(Provided data begins)

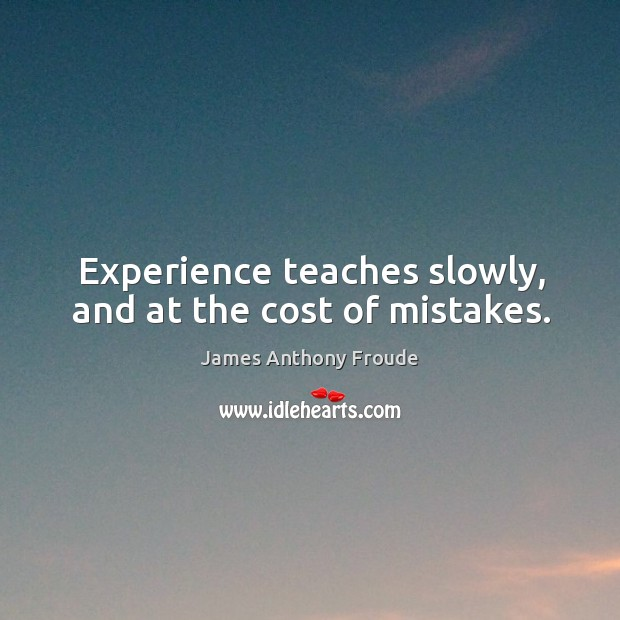 Image, Experience teaches slowly, and at the cost of mistakes.
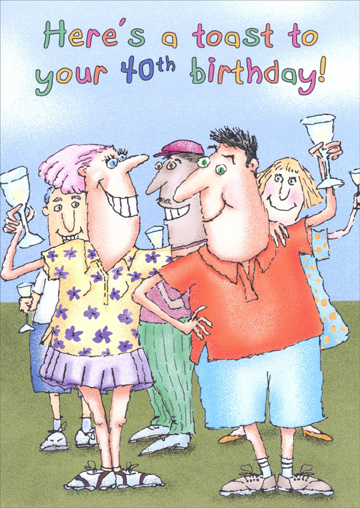 Toast to 40th Birthday (1 card/1 envelope) - Birthday Card - FRONT: Here's a toast to your 40th birthday!  INSIDE: Happy 40th!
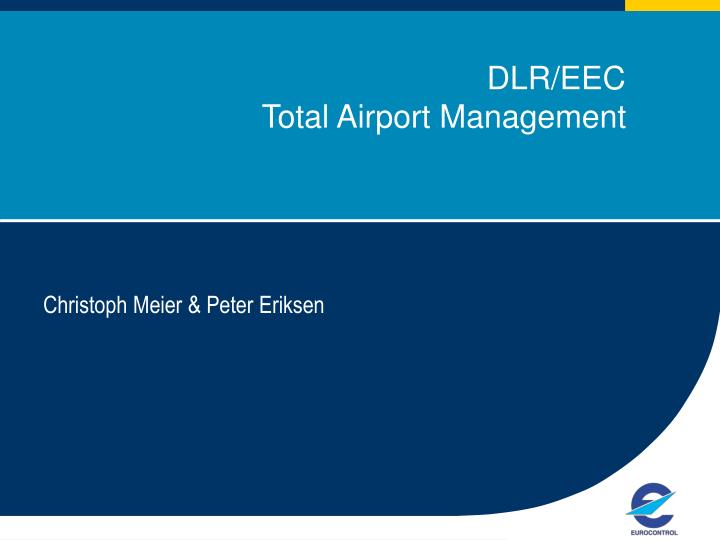Dlr eec total airport management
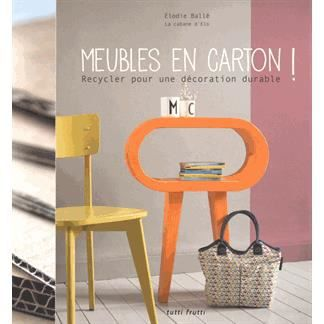 Meubles en carton achat vente livre elodie ball tutti frutti editions - Vente meuble en carton ...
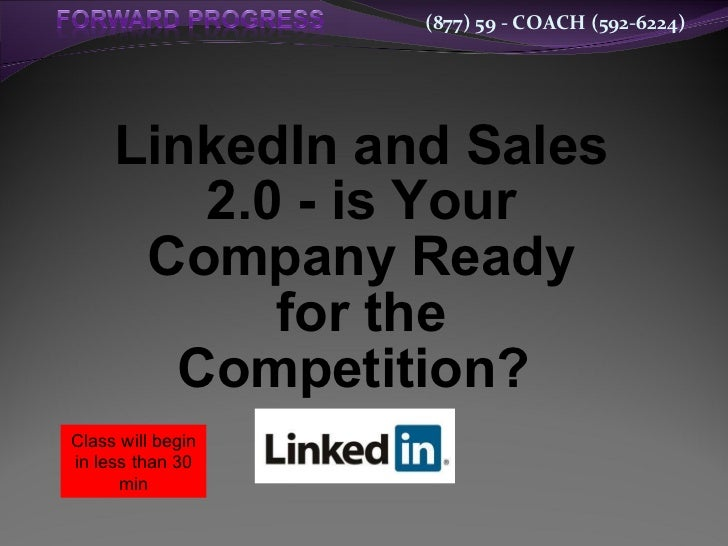 LinkedIn and Sales 2.0 - is Your Company Ready for the Competition?  Class will begin in less than 30 min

(Provided data ends)

◆ Problem statement
Write out each line exactly, from the one containing "Toast to 40th" through the end of the entries, and skip the pictures.

◆ Answer to this problem
 Toast to 40th Birthday (1 card/1 envelope) - Birthday Card - FRONT: Here's a toast to your 40th birthday!  INSIDE: Happy 40th!
Dlr eec total airport management
 Meubles en carton achat vente livre elodie ball tutti frutti editions - Vente meuble en carton ...
 LinkedIn and Sales 2.0 - is Your Company Ready for the Competition?  Class will begin in less than 30 min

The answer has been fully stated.